Challenges with Underwriting
Manual Underwriting can be a challenging task, with intricacies, nuances, and a high likelihood of human error. It’s no surprise that relying solely on manual procedures can consume a lot of time and resources for human underwriters, impacting both profitability and customer satisfaction. Some of the underwriting challenges include:
- Data Quality & Availability
- Risk Assessment
- Claims Fraud
- Regulatory Compliance
- Data Privacy
What’s required is a solution that can deliver enhanced precision, faster processing times, and reduced errors—all without necessitating an increase in your workforce or placing additional demands on your IT department by introducing another infrastructure rollout.
Automated Underwriting System for Quick Decision-Making
Underwriting automation in financial institutions can eliminate low-value manual efforts and enable faster decision-making for employees. Also, using an automated underwriting system to automate multiple tasks involved in the underwriting process. Let’s discuss what can be automated in insurance underwriting using automation and AI solutions.
To assess credit risk, underwriters have to collect data like policy documents and loan details from multiple sources and formats. According to McKinsey, “anywhere from 30 to 40 percent of underwriting’s time is spent on administrative tasks, such as re-keying data or manually executing analyses.” And getting all the data in one place is a time-consuming exercise for underwriters.
Here automation with intelligent document processing capability can handle this process and can do a lot better. Intelligent document processing in the underwriting process can easily extract data like loan and insurance documents and accumulate them in one system. From there, underwriters can check, analyze, and verify the data before making a decision.
As per a report, analysts spend up to 40% of their time validating data relevant to their analysis before making any conclusions. Using an underwriting automation system reduces the need for humans to collect data, underwriters get a full picture of data in one place. This enables underwriters to analyze large volumes of data in real time and assess the risk factors like credit score, underwriting documents, and customer behavior to make accurate decision-making. Moreover, machine learning algorithms can be trained to get historical data that can further help underwrites predict future risks and losses.
When there is a large volume of data to analyze and verify, human error is evident. With high-volume records, underwriters are often unable to detect fraud before it occurs. But that’s not the case with automation. Using machine learning and AI technologies with automation, underwriters can identify the inconsistency in the information provided and flag suspicious activities. This further reduces the chance of fraud in the business and saves the business from any financial losses.

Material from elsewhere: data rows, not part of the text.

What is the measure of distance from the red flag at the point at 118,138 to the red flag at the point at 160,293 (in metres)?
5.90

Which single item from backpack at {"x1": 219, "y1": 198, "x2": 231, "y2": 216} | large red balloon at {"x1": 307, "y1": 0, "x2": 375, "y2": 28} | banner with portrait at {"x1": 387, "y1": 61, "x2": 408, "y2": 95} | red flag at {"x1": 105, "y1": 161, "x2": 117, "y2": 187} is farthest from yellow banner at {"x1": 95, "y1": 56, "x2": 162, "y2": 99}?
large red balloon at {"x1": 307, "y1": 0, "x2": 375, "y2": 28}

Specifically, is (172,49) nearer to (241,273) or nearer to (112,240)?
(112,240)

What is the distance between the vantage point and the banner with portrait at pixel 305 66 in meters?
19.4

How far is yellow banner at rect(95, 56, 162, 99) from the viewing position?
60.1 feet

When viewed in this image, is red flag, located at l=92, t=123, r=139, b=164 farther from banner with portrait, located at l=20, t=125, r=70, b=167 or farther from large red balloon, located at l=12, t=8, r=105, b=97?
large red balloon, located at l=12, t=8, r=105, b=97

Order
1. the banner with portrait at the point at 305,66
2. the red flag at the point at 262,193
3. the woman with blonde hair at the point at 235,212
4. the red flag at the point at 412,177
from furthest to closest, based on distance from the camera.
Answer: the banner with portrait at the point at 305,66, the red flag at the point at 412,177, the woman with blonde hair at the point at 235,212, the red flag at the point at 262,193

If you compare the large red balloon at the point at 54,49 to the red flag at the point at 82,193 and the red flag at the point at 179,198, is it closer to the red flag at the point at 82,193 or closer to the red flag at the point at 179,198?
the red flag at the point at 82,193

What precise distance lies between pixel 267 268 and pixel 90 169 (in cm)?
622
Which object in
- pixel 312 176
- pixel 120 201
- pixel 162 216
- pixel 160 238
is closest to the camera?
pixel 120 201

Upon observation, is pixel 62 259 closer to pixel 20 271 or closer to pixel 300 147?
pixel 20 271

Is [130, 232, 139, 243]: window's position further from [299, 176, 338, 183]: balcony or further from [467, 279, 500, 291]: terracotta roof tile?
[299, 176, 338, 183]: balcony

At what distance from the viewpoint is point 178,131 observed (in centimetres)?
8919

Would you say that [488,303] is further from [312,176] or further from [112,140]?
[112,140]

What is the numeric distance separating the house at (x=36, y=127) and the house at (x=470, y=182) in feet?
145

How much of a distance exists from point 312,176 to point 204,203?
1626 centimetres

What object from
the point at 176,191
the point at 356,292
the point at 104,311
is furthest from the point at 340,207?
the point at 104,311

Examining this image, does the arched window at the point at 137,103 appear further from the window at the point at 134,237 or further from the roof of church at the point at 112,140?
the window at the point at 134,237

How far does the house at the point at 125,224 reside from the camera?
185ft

Regulatory Compliance Management
The underwriting process must be in sync with the regulatory compliance offered by the financial institution. Any errors or discrepancies lead to financial risk and process inefficiency. Also, performing this process manually leaves the chances of manual error. Here, an automated underwriting system can be programmed to adhere to regulatory requirements and compliance standards and reduce the risk of non-compliance and associated penalties.
In the ever-evolving landscape of finance, embracing automation in underwriting not only brings operational efficiency but also ensures faster decision-making, improved accuracy, and, ultimately, enhanced customer satisfaction. As financial institutions continue to explore and implement these technologies, they are poised to reap the substantial benefits of automation in the world of underwriting.